▶ **What the task asks**: Repeat the records below line by line, exactly, finishing on the line that contains "scientific name: Connochaetes taurinus".

[Working data Boundary: Start]

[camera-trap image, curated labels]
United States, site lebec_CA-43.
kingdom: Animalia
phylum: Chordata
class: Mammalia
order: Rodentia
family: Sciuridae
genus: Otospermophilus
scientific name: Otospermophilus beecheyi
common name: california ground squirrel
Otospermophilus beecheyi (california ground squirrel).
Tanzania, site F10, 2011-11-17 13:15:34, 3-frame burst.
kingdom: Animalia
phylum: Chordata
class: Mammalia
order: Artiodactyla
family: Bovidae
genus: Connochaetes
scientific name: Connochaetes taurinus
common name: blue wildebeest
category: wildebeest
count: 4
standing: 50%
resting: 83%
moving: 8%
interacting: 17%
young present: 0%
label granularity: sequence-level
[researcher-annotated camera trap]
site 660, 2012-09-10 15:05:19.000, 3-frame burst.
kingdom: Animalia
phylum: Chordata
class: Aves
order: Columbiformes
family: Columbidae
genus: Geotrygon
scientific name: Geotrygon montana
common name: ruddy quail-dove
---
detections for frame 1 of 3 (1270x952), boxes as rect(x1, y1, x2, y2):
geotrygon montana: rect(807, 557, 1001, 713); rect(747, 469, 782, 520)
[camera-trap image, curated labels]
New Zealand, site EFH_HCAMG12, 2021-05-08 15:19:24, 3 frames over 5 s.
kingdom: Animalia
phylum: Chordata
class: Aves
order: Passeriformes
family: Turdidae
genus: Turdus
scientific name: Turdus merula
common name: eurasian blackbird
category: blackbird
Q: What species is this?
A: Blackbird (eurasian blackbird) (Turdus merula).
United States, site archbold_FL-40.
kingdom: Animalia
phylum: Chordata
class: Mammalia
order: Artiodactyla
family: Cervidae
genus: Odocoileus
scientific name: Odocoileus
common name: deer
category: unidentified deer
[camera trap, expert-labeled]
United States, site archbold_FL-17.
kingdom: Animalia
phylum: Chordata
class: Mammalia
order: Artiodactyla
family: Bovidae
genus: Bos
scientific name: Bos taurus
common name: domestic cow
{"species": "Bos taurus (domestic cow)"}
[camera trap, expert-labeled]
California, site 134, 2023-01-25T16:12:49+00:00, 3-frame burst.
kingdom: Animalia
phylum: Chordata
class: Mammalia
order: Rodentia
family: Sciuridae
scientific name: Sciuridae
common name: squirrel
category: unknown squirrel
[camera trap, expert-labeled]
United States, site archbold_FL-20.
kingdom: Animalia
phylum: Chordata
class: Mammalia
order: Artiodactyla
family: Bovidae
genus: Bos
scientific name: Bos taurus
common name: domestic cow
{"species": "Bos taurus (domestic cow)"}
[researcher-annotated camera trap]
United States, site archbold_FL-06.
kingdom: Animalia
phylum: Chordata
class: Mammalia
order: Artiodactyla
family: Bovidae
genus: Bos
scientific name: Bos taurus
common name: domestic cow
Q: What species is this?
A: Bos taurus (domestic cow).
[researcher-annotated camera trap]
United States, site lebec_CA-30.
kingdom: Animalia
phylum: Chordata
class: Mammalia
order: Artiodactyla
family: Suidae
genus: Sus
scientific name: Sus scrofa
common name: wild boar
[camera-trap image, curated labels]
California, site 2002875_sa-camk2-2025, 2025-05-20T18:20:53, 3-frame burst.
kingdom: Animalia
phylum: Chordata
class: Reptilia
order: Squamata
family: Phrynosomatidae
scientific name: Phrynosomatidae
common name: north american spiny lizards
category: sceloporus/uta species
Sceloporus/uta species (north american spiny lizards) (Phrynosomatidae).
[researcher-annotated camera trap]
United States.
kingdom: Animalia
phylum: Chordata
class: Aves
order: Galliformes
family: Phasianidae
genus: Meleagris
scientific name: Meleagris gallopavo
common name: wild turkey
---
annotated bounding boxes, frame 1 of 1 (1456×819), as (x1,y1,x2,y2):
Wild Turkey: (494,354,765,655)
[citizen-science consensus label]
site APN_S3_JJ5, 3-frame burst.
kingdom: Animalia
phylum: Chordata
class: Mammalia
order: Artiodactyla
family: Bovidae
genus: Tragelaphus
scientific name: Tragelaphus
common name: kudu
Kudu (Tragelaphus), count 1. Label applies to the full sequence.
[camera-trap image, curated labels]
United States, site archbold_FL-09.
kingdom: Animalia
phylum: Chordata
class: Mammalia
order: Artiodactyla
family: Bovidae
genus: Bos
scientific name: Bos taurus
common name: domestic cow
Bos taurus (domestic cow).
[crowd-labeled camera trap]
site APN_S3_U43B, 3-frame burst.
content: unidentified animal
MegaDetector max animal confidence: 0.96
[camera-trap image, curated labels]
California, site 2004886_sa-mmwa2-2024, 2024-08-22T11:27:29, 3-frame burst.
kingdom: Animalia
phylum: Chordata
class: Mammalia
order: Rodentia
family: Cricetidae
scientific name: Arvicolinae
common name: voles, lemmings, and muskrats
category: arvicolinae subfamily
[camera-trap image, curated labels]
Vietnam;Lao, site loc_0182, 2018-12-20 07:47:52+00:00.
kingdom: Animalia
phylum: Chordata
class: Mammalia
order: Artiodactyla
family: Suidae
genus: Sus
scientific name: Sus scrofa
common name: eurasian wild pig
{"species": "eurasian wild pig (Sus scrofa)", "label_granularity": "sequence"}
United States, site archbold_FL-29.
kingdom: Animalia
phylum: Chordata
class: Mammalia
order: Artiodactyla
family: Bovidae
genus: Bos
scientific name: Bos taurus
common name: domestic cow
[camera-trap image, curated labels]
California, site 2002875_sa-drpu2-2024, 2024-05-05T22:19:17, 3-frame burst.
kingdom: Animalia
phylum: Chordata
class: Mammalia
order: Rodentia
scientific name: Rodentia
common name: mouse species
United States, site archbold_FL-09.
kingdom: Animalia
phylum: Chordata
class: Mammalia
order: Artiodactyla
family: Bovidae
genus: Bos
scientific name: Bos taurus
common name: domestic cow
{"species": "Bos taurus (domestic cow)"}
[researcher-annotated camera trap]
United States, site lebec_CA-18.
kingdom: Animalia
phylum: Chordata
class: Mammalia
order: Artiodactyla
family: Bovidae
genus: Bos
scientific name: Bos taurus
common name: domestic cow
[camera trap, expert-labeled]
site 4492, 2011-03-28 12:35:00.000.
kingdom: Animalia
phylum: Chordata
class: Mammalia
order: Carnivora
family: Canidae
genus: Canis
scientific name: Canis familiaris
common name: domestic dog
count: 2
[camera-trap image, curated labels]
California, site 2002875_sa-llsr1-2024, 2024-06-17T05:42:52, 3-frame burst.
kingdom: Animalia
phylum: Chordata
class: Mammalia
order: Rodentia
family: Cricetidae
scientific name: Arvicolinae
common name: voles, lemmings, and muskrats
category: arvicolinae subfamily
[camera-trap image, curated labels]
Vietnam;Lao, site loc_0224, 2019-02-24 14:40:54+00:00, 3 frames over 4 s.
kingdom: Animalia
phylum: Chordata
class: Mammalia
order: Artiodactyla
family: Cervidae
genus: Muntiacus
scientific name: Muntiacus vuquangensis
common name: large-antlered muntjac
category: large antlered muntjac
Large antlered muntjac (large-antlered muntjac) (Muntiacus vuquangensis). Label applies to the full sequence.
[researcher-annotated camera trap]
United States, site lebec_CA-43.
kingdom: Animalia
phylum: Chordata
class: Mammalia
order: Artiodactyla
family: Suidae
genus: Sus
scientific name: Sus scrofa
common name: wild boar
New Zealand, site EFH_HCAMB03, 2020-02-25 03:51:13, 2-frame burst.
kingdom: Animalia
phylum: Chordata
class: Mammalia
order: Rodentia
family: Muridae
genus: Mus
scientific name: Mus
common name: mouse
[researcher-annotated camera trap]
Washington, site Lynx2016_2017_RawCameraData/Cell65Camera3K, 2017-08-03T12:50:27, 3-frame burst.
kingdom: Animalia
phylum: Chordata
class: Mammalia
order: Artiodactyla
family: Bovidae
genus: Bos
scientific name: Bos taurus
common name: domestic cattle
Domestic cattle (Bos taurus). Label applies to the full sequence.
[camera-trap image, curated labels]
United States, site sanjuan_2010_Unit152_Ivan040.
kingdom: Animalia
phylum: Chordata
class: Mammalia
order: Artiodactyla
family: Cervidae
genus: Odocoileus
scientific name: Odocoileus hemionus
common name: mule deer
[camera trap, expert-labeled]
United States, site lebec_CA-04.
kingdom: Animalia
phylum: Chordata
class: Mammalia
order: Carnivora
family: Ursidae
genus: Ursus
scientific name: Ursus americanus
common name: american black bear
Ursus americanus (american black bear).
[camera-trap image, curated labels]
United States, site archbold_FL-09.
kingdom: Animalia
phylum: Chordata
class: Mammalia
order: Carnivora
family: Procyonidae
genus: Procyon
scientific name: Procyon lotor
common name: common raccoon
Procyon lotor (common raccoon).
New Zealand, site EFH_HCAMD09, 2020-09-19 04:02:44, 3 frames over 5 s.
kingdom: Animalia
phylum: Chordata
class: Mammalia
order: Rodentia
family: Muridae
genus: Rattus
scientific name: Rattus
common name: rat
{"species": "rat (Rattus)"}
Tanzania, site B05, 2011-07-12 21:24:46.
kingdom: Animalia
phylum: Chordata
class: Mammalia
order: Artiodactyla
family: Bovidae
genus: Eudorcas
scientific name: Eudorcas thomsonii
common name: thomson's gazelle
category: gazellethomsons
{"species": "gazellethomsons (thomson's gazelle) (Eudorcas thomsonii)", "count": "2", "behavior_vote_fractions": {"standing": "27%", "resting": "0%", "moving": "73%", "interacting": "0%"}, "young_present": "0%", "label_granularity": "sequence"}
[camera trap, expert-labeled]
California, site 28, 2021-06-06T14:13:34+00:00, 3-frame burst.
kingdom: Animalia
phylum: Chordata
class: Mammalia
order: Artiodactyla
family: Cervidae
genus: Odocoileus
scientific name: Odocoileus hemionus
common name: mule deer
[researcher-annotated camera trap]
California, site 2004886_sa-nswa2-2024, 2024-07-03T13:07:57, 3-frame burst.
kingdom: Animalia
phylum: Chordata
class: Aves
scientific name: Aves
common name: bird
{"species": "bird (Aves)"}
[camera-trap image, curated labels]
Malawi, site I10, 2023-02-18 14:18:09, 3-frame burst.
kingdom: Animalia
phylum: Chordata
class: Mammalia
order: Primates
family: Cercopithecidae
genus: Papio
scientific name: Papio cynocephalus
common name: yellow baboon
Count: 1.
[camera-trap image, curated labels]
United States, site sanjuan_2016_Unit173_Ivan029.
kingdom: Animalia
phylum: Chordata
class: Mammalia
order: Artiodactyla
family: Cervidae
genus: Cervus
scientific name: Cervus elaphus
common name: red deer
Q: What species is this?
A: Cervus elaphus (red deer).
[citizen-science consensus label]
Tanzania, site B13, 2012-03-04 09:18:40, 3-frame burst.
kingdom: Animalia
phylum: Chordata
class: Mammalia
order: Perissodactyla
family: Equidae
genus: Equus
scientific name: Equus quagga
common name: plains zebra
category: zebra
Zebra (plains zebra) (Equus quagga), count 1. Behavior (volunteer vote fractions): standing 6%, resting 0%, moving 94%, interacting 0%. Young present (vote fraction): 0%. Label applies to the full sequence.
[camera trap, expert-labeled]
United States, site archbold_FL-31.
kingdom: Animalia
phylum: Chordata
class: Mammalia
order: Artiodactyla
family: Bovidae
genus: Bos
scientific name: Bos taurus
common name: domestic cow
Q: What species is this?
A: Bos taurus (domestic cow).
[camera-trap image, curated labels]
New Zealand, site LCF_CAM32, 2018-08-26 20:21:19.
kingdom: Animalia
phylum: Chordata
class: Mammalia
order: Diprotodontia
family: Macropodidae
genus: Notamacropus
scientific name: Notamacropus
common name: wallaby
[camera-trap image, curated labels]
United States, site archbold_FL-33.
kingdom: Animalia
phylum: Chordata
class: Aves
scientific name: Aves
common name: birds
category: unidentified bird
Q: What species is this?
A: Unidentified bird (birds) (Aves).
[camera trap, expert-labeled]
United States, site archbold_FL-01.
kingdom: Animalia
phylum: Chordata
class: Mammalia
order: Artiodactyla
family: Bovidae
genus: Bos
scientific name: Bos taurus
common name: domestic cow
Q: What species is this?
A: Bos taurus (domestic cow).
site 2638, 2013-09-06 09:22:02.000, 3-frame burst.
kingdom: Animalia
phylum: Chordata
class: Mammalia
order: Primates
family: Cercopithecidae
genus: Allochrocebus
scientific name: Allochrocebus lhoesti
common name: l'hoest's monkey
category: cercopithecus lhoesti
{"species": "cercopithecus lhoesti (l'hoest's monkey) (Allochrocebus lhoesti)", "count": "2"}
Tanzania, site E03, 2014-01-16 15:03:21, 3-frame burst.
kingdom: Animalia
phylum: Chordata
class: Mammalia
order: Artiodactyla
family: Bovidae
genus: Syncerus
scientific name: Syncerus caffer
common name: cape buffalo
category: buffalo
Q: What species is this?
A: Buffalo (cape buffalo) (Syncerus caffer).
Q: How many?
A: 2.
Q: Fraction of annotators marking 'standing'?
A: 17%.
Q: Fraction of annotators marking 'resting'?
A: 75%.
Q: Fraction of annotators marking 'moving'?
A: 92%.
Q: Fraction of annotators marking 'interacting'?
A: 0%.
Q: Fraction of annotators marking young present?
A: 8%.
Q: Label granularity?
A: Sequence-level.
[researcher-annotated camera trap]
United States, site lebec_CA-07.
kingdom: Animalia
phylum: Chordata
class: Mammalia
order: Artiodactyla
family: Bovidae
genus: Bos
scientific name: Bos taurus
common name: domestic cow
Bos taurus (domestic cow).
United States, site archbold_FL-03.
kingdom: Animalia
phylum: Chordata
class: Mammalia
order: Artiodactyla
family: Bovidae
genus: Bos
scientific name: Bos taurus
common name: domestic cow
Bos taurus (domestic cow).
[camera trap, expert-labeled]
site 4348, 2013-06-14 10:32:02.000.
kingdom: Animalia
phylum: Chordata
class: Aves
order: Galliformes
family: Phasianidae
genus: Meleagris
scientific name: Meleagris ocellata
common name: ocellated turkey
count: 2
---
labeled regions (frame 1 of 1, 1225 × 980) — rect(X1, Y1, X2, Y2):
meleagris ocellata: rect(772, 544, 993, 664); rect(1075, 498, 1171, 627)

[Working data Boundary: End]

▶ **Task solution**:
[camera-trap image, curated labels]
United States, site lebec_CA-43.
kingdom: Animalia
phylum: Chordata
class: Mammalia
order: Rodentia
family: Sciuridae
genus: Otospermophilus
scientific name: Otospermophilus beecheyi
common name: california ground squirrel
Otospermophilus beecheyi (california ground squirrel).
Tanzania, site F10, 2011-11-17 13:15:34, 3-frame burst.
kingdom: Animalia
phylum: Chordata
class: Mammalia
order: Artiodactyla
family: Bovidae
genus: Connochaetes
scientific name: Connochaetes taurinus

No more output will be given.